Двухтомник Александра Базарова «Дурелом, или Господа колхозники» привлекает читателя уже своим названием. Когда это колхозников звали господами? И какой такой «дурелом»? А началось все с того, что курганский обком партии заказал тогдашнему сельскохозяйственному институту справку о масштабах раскулачивания в их крае. Начальство поручило изготовить сей документ экономисту А. Базарову. С этим делом, которое, как теперь понятно, стало делом его жизни, он и засел в архивах. Вскоре вышла в свет первая книга Александра Базарова «Кулак и АгроГУЛАГ». Появились его публикации и о раскулачивании, и о земельном кодексе, и о судьбе России на новом историческом изломе. И вот теперь книга»Дурелом, или Господа колхозники»

Корреспондентка «Челябинского рабочего» Светлана Миронова пишет: «Дурелом» читается на одном дыхании, но когда дыхания не хватает, откладываешь книгу в сторону, переполнившись информацией. И каждый раз вспоминается признание автора: Такие документы порой в архиве попадаются, что мигом выскакиваешь на улицу. Куришь и глотаешь слезы.
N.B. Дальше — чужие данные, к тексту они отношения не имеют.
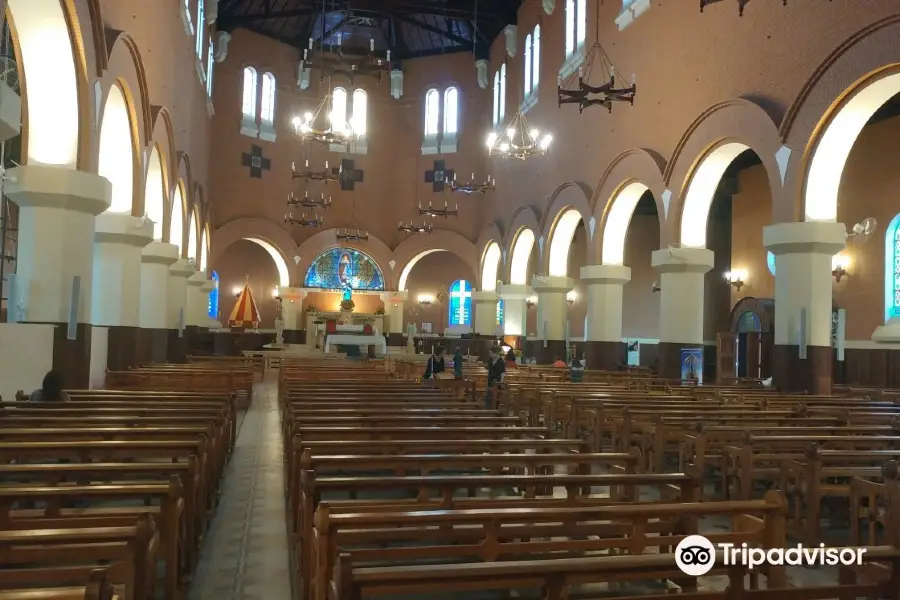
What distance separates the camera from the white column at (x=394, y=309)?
99.7 ft

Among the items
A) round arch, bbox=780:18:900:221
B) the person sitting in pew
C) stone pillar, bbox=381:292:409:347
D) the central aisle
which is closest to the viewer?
the central aisle

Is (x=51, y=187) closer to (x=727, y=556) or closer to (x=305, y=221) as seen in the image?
(x=727, y=556)

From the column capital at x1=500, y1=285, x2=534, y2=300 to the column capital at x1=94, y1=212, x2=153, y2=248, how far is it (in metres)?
13.8

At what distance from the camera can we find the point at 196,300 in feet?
81.5

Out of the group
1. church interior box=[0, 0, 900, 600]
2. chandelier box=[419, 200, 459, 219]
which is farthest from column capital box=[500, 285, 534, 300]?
chandelier box=[419, 200, 459, 219]

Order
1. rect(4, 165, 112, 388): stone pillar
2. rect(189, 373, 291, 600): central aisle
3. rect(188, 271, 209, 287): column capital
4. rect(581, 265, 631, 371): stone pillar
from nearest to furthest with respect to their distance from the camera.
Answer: rect(189, 373, 291, 600): central aisle, rect(4, 165, 112, 388): stone pillar, rect(581, 265, 631, 371): stone pillar, rect(188, 271, 209, 287): column capital

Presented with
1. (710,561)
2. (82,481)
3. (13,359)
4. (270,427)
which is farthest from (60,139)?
(710,561)

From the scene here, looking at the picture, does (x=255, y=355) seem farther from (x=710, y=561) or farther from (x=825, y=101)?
(x=710, y=561)

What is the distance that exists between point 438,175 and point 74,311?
21997 mm

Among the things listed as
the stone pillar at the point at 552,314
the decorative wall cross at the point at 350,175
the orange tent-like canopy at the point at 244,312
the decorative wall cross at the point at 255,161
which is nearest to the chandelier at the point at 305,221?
the decorative wall cross at the point at 350,175

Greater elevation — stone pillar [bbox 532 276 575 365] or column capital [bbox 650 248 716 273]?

И понять невозможно, как можно было жить в то время, ведь ни в грош не ценилась человеческая жизнь».

Александр Базаров пишет в основном о русском крестьянстве Урала, однако в книге есть очень интересное упоминание о российских немцах, которых тогда, в конце 20-х, самом начале 30-х годов, на Урале было не много, это только десятилетие спустя Урал покроется сетью немецких лагерей ГУЛАГА. Лишь на одной страничке своего двухтомника Александр Базаров сумел очень точно подметить национальный характер немецких колонистов.

«В самый разгар перелома секретарь Челябинского окружкома Финковский озабоченно костатировал, что революционными преобразованиями севершенно не охвачены немцы-колонисты. «Немцев в округе две тысячи, — говорил Финковский на партконференции, — и работа с ними ведется мимоходом. До сих пор среди немцев нет настоящего классового расслоения. До сих пор не внедрилась туду наша большевистская работа».
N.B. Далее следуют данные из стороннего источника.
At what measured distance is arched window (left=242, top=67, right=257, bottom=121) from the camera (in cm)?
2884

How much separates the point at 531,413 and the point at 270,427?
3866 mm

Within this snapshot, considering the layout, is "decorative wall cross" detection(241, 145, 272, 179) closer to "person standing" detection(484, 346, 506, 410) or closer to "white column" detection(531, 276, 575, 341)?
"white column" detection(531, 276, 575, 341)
Местные немцы, воспитанные на святом уважении к индивидуальной трудовой собственности, сразу и решительно отказались от колхоза. Партийных эмиссаров вежливо выслушивали, но твёрдо стояли на своем. Избегая конфликта с государством, сами предложили компромиссное решение. Если Советская власть не может жить без немецких колхозов на Урале, пусть разрешит выезд в Германию. Как раз в то время развернулась кампания эмиграции российских немцев. По материальному положению подавляющее большинство колонистов подподало под кулацкие признаки.
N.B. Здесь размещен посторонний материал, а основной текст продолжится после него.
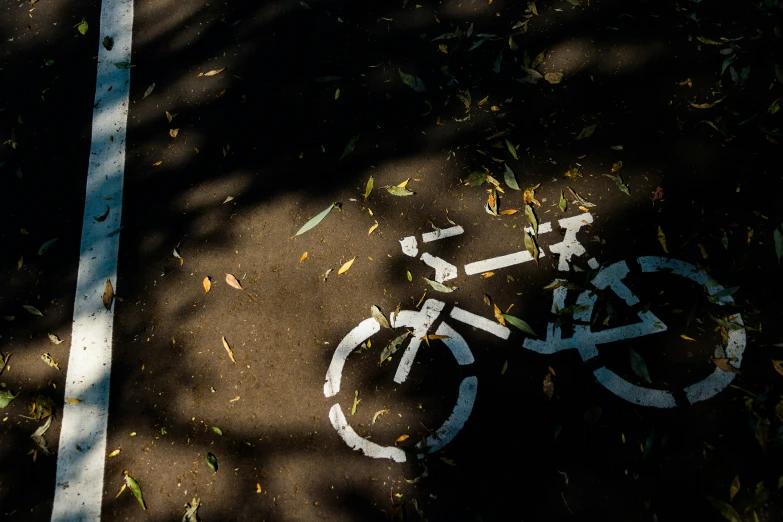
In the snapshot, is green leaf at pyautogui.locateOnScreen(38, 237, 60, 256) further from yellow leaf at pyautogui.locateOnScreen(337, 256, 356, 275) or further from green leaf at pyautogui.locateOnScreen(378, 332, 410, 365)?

Не имея желания стать рабами или воевать всю жизнь с большевистской сволочью, они искали любые возможности выехать из Страны Советов. Было замечено движение немцев на восток с последующим намерением нелегального перехода границы в Китай. Основная часть колонистов добивалась легального выезда. Тысячи семей, распродав имущество, сидели в Москве. На особых условиях эмигрантов согласилась принять Канада, реально было расселение в некоторых странах Латинской Америки.

От Советской власти в России можно было сбежать только на тот свет. Немцы тогда этого не знали. Челябинским дезертирам было на обум отказано по причине трудностей с транспортом. Колонисты, приняв довод, согласились идти на прародину пешком. Еле сдерживаясь, партийное руководство объяснило, что международное положение чрезвычайно сложное и на запад их не пропустят. Ну раз нельзя на запад, — сошлись, как у Лескова в «Железной воле», отечественная безшабашность и немецкий педантизм, — раз нельзя на запад, отпустите на Восток. Немцы выразили желание проити через Чукотку на Аляску. Оттуда, как известно, рукой подать до Германии. Да и в Канаде на ближайшие сто лет пролетарских революций не предвиделось.

И на этот раз победили наши. Немцев подвели под кулацкий элемент, усилив обвинение преступным намерением бежать в капитализм, а затем сослали на нейтральный Север.

Ребячье мясо

Страшных судеб в его книге описано немало. И все основано на документах региональных уральских архивов. Вот один из примеров: Вколхозе имени Сталина работала большая семья Парахиных. У сторожихи Парасковьи Дмитриевны было пятеро детей. Судя по трудодням, не была ни прогульщицей, ни ленивицей. А умерла от голода. На шесть едоков правление выдало семье в январе 21 килограмм хлеба, в феврале только 6,3 килограмма, в марте и вовсе два килограмма. Девятнадцатилетний сын Григорий учился на курсах механизаторов. С голодухи зарезал двух чужих гусей. За это правление не выдало на него ни килограмма хлеба. Парень ходил в правление, каялся, просил хоть одну булку. В последний раз вышел и умер по дороге домой. В отчете председателя облисполкома, впоследствии расстрелянного М. Советникова, говорится: «Умер в судорогах, хватал горстями землю и так умер на глазах всего села…» 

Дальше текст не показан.